Ma ancora più interessante è la valutazione precisa e puntuale degli atti del governo fascista: il ricorso alla decretazione d’urgenza largamente usato ed abusato da Benito Mussolini è evidenziato dal fatto che i decreti legge sono addirittura 517 in 12 mesi, e di questi addirittura 500 registrati con riserva dalla Corte dei Conti. Degno di attenzione è anche l’elenco documentato sullo scioglimento degli organi rappresentativi nelle autonomie locali e sull’utilizzo della propaganda.
Il dossier economico e politico presentato da Giacomo Matteotti alla Camera è completato dalla pubblicazione delle «parole dei capi» e le cronache dei fatti che documentano come capillarmente la violenza e l’intimidazione fascista, con il bavaglio alla stampa, hanno spento la democrazia creando le premesse per la dittatura nel nostro Paese.
L’opuscolo è tradotto in inglese e diffuso in tutta Europa. Quando si svolgerà il processo farsa di Chieti agli assassini di Matteotti, il loro avvocato difensore, Roberto Farinacci, lo porterà a testimonianza della «denigrazione» che il deputato socialista aveva svolto ai danni dell’Italia. Otterrà addirittura le attenuanti per gli assassini perché avevano voluto difendere l’onore della patria macchiato dalle denunce di Matteotti.
Matteotti non cadde mai nella trappola della pacificazione. Ostacolò l’ala collaborazionista nel PSU e nella CGIL; impedì, dopo la marcia su Roma dell’ottobre del 1922, che nel Governo di Mussolini entrassero con incarichi ministeriali esponenti socialisti, per partecipare, come invece imprudentemente fecero i popolari, al processo di normalizzazione con la legalizzazione dello squadrismo fascista.
Matteotti ricerca l’unità; rifiuta l’ipocrisia di coloro che si nascondono dietro il pretesto formale che tutti i governi sono uguali: «il nemico - dice – è uno solo: il fascismo. Complice involontario del fascismo è il comunismo. La violenza e la dittatura predicata dall’uno diviene il pretesto e la giustificazione della violenza e della dittatura dell’altro».

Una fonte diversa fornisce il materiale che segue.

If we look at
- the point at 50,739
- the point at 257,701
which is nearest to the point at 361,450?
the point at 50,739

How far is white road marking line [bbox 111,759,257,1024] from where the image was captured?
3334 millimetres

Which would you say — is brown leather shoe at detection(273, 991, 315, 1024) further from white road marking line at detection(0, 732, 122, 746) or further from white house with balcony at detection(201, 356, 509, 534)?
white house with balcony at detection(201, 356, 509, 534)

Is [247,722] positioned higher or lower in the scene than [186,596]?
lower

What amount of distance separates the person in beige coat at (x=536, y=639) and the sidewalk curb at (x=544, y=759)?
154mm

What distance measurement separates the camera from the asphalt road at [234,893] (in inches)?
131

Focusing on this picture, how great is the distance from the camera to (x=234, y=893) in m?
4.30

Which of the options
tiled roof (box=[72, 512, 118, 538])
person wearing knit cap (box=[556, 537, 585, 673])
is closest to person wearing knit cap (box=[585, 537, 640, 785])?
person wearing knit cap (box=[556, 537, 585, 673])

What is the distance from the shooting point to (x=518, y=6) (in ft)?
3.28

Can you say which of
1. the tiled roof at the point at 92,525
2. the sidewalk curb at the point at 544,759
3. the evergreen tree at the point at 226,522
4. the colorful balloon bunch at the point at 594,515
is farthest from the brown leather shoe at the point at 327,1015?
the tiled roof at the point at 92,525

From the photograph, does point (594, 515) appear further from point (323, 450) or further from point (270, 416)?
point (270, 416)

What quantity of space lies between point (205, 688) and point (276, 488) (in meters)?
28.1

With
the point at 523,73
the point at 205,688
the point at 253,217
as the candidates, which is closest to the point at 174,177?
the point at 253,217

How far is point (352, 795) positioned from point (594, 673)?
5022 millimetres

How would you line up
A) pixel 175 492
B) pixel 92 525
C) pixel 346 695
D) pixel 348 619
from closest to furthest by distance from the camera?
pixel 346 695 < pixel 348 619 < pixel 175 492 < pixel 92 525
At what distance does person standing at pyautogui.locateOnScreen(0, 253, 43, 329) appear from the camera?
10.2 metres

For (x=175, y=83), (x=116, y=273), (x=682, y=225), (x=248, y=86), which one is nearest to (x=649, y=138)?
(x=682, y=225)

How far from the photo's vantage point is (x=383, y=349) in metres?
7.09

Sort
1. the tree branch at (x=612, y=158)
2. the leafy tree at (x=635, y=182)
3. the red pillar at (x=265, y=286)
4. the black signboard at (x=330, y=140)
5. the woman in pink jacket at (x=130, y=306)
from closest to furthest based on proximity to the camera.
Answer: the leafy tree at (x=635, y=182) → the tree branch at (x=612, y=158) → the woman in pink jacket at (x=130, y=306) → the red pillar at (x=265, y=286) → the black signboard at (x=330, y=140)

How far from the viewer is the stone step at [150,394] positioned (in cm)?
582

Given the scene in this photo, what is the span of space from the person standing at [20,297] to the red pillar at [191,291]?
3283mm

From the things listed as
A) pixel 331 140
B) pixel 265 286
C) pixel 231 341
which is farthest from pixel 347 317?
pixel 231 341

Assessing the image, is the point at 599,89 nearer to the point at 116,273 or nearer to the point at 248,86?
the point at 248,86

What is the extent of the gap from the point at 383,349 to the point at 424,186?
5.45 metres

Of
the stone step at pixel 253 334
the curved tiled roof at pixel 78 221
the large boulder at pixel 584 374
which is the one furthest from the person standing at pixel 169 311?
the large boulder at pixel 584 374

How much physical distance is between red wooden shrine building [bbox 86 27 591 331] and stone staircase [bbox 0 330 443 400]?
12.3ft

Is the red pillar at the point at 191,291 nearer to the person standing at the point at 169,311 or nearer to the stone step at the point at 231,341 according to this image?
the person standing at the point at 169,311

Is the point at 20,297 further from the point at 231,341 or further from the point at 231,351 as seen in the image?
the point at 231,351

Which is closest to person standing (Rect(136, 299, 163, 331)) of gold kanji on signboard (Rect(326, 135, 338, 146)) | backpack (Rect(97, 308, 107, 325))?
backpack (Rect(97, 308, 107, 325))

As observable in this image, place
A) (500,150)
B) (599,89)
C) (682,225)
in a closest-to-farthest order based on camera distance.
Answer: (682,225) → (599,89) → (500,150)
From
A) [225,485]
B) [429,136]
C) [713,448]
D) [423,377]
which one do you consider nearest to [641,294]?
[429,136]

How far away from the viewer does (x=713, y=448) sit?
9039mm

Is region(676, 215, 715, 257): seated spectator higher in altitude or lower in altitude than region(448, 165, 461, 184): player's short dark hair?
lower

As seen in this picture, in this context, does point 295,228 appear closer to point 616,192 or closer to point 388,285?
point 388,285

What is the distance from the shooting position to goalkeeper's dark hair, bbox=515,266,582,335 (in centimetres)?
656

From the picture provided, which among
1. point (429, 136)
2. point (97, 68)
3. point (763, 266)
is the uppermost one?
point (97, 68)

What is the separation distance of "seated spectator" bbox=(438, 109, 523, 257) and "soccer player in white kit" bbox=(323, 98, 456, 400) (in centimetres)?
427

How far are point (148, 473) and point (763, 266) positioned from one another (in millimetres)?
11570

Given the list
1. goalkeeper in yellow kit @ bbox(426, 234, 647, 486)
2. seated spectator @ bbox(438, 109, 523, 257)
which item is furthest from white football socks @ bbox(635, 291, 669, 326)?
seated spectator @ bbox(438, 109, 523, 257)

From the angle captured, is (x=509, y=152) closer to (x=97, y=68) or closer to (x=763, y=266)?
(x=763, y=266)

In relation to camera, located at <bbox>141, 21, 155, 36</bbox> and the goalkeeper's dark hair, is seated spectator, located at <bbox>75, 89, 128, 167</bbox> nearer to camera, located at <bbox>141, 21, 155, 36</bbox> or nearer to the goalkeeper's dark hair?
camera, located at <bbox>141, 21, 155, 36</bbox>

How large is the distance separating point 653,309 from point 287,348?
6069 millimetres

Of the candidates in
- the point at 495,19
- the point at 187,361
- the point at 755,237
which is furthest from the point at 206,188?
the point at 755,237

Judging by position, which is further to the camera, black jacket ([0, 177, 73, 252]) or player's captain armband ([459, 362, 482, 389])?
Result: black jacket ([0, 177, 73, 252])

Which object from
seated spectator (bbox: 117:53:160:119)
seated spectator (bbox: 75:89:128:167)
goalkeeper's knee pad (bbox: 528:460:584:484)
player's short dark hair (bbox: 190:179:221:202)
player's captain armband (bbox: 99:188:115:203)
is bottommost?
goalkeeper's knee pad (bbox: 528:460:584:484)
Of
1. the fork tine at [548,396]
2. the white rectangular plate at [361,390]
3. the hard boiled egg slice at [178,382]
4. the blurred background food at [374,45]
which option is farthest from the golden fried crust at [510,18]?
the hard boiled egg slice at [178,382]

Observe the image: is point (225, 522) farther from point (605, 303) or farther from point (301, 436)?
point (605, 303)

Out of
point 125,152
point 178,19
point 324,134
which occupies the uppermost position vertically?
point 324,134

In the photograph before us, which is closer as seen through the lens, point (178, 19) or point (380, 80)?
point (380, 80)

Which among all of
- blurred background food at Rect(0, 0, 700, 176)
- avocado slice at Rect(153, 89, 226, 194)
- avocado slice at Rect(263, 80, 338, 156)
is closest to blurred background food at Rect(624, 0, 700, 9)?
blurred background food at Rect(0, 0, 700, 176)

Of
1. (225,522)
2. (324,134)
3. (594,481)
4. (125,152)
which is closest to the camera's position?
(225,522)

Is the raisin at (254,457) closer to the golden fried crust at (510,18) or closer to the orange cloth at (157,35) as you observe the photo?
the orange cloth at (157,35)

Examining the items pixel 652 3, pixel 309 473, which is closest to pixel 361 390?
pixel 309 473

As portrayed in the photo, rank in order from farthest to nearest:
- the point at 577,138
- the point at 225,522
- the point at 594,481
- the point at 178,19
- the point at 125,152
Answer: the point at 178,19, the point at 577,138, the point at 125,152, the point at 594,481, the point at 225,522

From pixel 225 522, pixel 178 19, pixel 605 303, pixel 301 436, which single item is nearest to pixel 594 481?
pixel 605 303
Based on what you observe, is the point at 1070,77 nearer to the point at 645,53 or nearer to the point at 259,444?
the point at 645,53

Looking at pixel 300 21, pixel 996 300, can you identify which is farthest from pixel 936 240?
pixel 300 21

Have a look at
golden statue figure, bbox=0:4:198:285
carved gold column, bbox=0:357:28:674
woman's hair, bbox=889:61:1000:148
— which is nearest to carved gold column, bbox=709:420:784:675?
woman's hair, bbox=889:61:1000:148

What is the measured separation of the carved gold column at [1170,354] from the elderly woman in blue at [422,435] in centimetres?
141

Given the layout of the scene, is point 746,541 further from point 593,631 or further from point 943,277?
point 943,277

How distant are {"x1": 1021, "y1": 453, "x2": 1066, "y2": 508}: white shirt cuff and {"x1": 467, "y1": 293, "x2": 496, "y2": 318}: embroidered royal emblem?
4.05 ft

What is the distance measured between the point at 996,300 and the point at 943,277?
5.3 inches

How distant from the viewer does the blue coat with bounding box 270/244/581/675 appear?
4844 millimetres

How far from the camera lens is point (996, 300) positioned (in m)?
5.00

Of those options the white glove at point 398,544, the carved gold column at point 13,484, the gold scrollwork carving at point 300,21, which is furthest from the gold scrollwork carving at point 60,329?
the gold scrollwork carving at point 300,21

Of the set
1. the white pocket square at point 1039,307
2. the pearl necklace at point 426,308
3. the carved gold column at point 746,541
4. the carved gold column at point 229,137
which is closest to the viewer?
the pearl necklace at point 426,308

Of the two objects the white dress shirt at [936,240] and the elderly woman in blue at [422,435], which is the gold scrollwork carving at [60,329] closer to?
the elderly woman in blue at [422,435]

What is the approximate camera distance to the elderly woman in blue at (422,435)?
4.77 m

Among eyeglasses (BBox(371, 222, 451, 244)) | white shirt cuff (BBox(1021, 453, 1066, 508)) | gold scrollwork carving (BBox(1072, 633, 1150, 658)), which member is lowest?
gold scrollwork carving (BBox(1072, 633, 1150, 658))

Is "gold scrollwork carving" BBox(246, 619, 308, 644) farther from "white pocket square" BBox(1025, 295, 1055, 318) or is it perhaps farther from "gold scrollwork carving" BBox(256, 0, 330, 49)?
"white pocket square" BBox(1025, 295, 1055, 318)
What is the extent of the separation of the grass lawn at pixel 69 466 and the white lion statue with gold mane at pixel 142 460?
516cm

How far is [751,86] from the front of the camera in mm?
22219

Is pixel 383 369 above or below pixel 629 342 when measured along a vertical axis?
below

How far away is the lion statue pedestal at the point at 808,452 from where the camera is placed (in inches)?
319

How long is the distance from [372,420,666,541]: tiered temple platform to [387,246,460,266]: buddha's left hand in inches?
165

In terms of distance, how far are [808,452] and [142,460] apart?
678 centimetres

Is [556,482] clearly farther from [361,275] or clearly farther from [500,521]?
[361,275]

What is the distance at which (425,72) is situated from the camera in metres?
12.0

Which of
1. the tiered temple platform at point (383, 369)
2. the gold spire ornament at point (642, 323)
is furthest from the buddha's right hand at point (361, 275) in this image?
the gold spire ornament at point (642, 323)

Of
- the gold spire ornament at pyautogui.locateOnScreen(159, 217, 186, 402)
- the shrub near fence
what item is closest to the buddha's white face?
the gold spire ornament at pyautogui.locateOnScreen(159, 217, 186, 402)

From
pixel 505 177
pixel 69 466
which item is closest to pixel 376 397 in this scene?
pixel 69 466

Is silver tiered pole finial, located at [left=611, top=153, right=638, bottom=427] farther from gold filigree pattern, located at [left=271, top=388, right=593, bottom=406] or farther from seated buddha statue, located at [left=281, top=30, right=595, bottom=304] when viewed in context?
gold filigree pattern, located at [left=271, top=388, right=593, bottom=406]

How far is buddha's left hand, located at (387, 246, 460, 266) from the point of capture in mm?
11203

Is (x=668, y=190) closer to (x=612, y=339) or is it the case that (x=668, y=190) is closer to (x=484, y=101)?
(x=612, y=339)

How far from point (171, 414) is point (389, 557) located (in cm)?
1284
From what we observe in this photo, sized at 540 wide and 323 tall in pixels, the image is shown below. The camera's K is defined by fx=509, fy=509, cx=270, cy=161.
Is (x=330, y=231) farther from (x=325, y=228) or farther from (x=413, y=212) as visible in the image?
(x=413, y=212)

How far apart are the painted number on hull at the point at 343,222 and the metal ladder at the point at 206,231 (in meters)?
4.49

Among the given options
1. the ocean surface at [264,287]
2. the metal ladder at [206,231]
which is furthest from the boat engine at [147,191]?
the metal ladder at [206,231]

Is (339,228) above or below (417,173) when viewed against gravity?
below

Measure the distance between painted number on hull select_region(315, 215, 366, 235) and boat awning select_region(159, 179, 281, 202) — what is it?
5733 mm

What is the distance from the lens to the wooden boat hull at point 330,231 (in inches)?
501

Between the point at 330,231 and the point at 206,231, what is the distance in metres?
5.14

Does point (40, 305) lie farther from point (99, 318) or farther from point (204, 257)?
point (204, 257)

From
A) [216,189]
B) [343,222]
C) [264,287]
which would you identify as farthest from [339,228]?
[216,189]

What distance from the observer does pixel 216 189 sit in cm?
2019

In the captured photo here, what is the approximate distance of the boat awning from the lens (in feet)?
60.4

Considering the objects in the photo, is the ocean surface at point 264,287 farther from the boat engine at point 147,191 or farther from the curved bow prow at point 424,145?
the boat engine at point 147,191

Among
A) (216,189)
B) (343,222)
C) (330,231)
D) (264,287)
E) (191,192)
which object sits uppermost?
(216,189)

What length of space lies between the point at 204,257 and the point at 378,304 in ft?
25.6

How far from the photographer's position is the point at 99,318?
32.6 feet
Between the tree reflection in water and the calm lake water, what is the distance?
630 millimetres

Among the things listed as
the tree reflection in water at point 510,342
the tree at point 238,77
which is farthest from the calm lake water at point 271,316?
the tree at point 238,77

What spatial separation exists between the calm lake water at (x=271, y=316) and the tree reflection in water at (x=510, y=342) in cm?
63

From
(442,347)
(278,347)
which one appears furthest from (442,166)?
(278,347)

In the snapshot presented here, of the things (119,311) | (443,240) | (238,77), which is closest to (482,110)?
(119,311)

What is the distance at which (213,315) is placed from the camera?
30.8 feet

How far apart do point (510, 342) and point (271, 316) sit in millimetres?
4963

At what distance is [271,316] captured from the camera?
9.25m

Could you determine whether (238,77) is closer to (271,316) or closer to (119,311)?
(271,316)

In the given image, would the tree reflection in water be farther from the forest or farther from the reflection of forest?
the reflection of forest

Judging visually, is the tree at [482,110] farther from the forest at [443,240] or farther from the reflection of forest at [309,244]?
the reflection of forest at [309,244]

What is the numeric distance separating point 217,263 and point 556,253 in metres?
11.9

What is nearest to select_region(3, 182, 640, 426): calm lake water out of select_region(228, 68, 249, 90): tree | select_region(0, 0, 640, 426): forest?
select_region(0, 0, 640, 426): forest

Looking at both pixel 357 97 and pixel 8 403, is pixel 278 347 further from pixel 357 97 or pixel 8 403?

Gramsci in modo avventato, ingeneroso e ideologico scrisse: «Pellegrino del nulla appare a noi Giacomo Matteotti quando consideriamo la sua vita (...) Partiva da un desiderio generoso di redenzione totale, e si esauriva miseramente nel nulla di un’azione senza vie di uscita, di una politica senza prospettiva (...) Solo per i militanti comunisti la classe operaia cesserà di essere pellegrina del nulla (...). Solo per essi la classe operaia diventa libera e padrona dei propri destini».
Giacomo Matteotti non era un «pellegrino del nulla», né un perdente. Si batteva per far cadere il Governo Mussolini mettendo in crisi la sua maggioranza, denunciando il dilagare nel paese della violenza che contraddiceva clamorosamente l’impegno a realizzare la pacificazione e a ripristinare la legalità e l’ordine. Il tentativo di Matteotti era disperato. Ne era consapevole lui stesso. Ma non si rassegnava. Poteva essere sconfitto, ma non si sarebbe mai rassegnato ad essere un vinto.
Il fascismo prima con l’accordo di Palazzo Chigi nel 1923 e poi dopo l’assassinio di Matteotti, con l’accordo di palazzo Vidoni, mette in disparte il sindacato e i lavoratori. La lunga notte del fascismo finisce con una lenta agonia tra il 1943 e il 1945. Si ricomincerà dai lavoratori con la Resistenza e con la ricostituzione della CGIL unitaria. Giacomo Matteotti e gli altri martiri del fascismo riemergeranno vindici e costruttori della Repubblica fondata sul lavoro.